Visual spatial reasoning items
....................

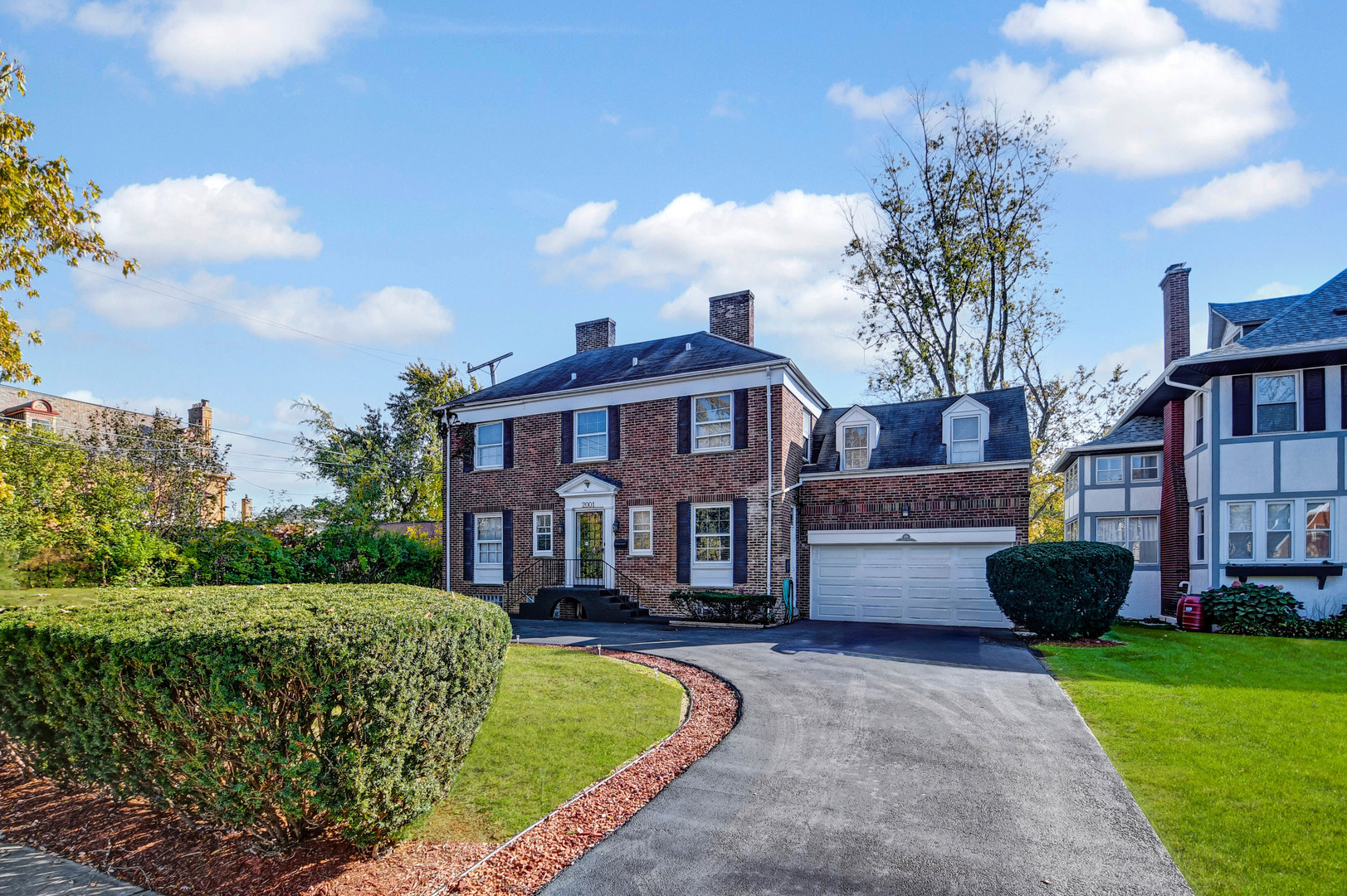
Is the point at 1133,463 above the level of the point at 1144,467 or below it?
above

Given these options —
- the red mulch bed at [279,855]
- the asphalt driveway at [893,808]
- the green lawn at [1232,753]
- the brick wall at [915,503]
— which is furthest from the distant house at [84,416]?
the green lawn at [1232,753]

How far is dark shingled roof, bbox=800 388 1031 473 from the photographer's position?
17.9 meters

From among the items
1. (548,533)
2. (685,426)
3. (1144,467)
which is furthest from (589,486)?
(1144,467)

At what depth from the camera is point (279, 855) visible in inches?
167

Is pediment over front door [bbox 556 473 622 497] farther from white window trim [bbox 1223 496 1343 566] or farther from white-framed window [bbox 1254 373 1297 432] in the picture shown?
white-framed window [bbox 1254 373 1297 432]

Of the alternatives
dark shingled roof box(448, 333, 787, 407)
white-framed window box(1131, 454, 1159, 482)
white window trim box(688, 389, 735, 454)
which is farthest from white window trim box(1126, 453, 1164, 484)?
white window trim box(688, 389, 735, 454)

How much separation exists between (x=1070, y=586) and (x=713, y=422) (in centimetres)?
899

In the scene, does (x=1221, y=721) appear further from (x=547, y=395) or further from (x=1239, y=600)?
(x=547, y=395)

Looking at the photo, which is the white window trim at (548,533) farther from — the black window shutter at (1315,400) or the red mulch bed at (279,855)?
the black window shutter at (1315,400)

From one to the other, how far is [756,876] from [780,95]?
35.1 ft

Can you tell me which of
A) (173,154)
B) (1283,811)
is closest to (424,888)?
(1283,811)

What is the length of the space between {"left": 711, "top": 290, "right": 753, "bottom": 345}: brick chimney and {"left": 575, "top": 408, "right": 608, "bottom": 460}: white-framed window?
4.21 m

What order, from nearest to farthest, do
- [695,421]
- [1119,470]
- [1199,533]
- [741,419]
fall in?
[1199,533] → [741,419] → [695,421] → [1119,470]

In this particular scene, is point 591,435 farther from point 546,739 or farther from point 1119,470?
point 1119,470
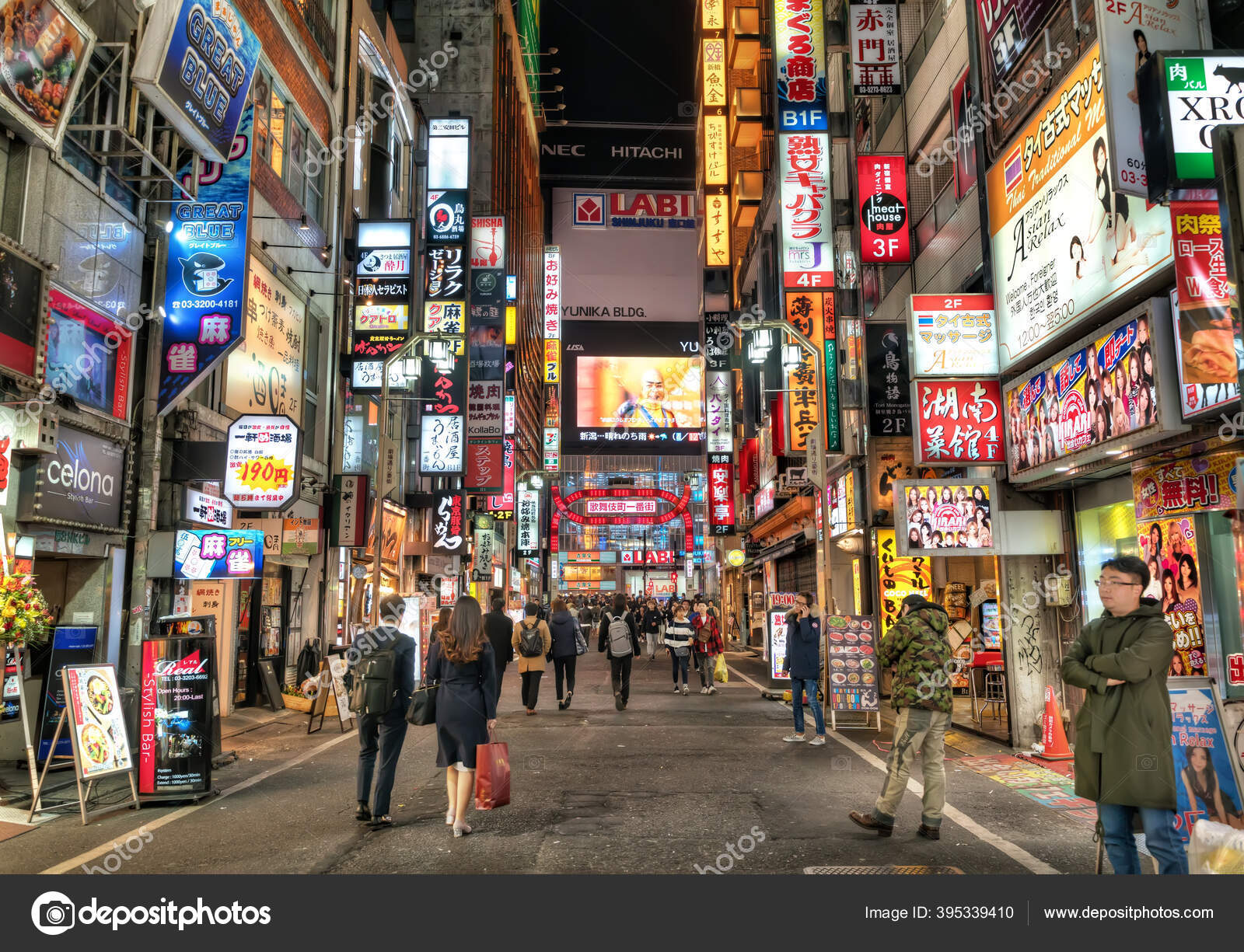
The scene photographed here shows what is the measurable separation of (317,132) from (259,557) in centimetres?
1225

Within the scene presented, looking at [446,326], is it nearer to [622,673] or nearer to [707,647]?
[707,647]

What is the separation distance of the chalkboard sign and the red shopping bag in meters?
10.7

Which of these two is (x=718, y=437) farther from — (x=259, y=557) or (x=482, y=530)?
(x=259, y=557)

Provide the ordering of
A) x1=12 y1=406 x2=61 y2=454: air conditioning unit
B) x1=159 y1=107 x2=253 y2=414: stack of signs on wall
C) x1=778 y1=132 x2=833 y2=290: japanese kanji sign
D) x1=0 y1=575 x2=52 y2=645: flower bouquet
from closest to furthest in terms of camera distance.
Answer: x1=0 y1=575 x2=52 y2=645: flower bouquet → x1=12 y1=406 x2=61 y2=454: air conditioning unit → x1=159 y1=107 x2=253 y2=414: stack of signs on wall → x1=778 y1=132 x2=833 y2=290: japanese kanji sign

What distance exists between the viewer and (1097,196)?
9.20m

....................

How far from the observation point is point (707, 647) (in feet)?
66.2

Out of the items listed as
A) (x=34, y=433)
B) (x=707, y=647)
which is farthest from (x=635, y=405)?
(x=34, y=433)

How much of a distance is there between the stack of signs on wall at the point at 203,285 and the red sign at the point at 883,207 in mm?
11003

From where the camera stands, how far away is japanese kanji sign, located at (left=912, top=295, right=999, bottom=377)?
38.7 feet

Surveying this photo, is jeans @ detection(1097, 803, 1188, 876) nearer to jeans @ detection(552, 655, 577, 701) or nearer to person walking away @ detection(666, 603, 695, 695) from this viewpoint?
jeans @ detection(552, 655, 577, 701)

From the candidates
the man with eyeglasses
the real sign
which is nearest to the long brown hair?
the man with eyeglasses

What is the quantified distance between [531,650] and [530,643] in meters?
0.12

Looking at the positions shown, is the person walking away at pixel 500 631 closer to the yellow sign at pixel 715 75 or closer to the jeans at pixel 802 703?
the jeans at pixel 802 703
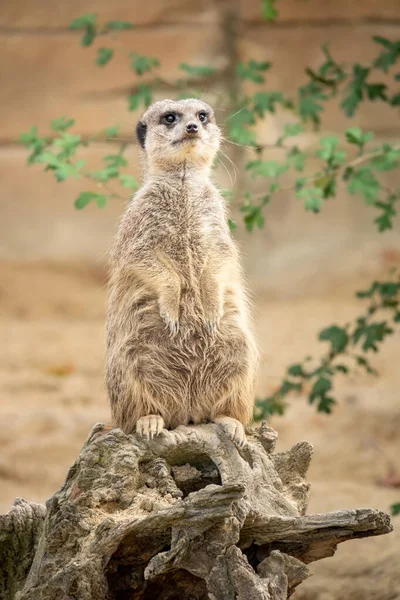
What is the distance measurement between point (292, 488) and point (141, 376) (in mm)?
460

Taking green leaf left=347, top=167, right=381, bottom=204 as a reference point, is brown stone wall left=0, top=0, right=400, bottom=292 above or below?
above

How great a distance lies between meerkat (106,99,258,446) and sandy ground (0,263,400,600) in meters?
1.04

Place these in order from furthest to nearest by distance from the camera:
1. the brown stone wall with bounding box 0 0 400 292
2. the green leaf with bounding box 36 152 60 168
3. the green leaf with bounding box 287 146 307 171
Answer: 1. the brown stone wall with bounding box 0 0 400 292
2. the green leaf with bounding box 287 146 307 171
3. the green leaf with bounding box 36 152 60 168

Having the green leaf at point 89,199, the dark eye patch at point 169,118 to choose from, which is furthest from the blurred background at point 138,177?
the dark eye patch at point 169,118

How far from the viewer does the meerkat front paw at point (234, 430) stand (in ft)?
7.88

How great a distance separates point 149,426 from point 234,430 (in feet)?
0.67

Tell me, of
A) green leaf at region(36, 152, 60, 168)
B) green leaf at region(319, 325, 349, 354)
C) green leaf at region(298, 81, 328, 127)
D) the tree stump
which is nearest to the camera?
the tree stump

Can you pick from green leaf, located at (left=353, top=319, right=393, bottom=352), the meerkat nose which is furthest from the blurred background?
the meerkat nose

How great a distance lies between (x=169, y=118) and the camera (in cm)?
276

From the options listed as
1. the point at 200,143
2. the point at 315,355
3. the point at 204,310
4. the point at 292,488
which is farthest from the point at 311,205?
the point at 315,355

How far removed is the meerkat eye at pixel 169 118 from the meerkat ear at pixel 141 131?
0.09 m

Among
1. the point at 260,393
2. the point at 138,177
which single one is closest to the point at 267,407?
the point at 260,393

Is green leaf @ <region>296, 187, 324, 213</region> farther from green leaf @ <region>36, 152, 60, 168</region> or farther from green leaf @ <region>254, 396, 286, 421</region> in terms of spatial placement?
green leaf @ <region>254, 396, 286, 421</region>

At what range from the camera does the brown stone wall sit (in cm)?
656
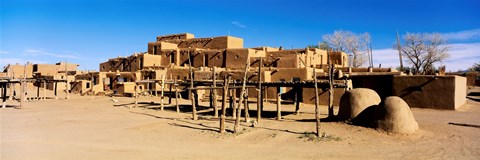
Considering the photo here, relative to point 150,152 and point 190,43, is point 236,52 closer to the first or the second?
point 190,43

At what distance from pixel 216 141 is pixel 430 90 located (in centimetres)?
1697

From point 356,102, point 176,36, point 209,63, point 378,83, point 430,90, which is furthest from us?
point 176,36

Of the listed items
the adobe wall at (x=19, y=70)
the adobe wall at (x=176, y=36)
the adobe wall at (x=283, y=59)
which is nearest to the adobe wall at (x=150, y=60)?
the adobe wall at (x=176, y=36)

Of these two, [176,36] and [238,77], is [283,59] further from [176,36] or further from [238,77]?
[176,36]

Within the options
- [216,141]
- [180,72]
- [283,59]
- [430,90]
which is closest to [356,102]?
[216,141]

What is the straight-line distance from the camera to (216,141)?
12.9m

....................

_What you have to do_:
Locate every line in the entries above that contains the word "jeans" and copy each of those lines. Treat uppercase and lowercase as different.

_Response to this task_:
Surveying this photo, is jeans @ detection(1097, 803, 1188, 876) nearer to jeans @ detection(552, 655, 577, 701) or nearer to person walking away @ detection(666, 603, 695, 695) from this viewpoint?
jeans @ detection(552, 655, 577, 701)
Looking at the positions shown, is the person walking away at pixel 500 631 closer to the yellow sign at pixel 715 75 or closer to the jeans at pixel 802 703?
the jeans at pixel 802 703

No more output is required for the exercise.